Einbussen erleidet auch der grösste Schweizer Chips-Hersteller Zweifel. «Wir liefern merklich weniger an Saisonstellen wie Schwimmbäder, Camping-Plätze oder Ausflugsrestaurants. Da liegen wir 5 bis 7 Prozent unter dem Erwartungswert», sagt Zweifel-Chef Roger Harlacher (51). Er hofft auf den Fussball: «Während der EM erwarten wir ein Umsatzplus von 10 bis 15 Prozent.» Dafür brauche es aber mehr EM-Euphorie im Land. «Ich hoffe da auf den Erfolg unserer Nati.»

Die Bierbrauer stossen ins gleiche Horn: «Eigentlich rechnen wir dank der EM mit einem fünf Prozent höheren Bierkonsum im Juni», sagt Marcel Kreber (47), Direktor des Brauerei-Verbands.
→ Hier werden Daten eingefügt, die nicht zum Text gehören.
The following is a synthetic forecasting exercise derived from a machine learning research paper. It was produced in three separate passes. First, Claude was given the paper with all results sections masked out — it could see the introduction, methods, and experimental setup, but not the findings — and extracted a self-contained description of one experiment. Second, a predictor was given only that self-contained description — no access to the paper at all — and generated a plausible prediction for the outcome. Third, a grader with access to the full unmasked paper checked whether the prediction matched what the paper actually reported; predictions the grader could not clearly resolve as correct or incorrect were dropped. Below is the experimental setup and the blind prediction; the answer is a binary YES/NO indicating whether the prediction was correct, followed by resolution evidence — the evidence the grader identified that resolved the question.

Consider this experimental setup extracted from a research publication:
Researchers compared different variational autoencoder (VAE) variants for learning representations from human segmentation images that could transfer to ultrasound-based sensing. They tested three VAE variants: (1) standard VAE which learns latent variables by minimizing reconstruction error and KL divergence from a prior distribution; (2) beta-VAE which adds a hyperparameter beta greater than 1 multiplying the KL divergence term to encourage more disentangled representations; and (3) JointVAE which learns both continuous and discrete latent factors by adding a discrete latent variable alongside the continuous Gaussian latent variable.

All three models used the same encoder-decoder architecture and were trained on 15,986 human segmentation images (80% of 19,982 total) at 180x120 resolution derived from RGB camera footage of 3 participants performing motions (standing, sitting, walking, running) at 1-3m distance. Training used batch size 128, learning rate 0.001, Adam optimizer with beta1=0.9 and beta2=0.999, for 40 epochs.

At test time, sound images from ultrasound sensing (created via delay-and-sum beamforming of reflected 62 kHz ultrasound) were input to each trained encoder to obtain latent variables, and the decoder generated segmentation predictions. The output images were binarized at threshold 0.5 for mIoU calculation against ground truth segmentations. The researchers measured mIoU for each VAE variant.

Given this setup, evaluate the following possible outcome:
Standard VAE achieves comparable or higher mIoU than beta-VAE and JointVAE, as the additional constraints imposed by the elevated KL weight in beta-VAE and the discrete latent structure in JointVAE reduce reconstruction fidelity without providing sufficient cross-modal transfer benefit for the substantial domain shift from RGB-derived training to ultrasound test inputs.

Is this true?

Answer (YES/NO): NO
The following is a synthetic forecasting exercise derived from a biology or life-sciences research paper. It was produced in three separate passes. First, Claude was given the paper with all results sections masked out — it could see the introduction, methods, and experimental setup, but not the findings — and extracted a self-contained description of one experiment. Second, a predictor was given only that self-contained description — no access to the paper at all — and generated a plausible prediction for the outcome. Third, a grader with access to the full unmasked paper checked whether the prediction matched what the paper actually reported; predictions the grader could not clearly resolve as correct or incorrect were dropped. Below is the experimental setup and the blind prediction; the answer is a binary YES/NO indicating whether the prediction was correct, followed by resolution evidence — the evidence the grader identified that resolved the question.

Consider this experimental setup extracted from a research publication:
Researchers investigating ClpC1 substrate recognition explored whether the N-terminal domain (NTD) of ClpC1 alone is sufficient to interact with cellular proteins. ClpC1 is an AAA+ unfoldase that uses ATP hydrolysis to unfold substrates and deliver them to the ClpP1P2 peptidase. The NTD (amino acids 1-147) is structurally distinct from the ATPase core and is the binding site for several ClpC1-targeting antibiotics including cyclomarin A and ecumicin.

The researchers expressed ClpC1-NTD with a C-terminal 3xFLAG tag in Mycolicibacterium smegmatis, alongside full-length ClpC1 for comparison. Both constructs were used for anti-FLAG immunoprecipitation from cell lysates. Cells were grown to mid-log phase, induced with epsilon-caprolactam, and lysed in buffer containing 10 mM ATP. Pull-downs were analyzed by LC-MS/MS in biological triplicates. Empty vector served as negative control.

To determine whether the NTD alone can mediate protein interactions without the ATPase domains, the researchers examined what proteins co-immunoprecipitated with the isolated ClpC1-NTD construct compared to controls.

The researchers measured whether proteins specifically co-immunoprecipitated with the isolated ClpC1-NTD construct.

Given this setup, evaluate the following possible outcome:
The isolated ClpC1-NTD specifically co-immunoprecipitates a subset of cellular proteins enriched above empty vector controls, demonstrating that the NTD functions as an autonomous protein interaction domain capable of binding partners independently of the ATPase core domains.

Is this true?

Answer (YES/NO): YES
Das Regenwetter verderbe aber die Lust auf Bier, weshalb die Verkaufszahlen bis zum April rund ein Prozent tiefer lägen als im Vorjahr. Auch Kreber hofft auf gefüllte Public-Viewing-Arenen und ein Weiterkommen der Nati.

Den Fleischproduzenten ist der Dauerregen ebenfalls nicht wurst. Die Migros-Tochter Micarna bestätigt, dass der Charcuterieanteil, wozu Grillprodukte gehören, fünf Prozent unter dem letztjährigen Indexwert liegt. Dafür kauften Konsumenten mehr Frischfleisch für den Konsum zu Hause, so Sprecher Roland Pfister.

Verspätete Gemüse- und Obsternten

Alarmstimmung herrscht bei den Gemüsebauern. Im Berner Seeland, auch bekannt als «Gmüesland», erwarte man wegen des nassen Wetters Schäden, sagt Thomas Wyssa, Sprecher der Gemüseproduzenten des Kantons Bern und Freiburg. «Bei den Zucchetti ist der Ertrag momentan kleiner als gewohnt», sagt er. Auch Salat und Kartoffeln leiden. Wie gross die Ausfälle sind werde sich erst bei der Ernte zeigen.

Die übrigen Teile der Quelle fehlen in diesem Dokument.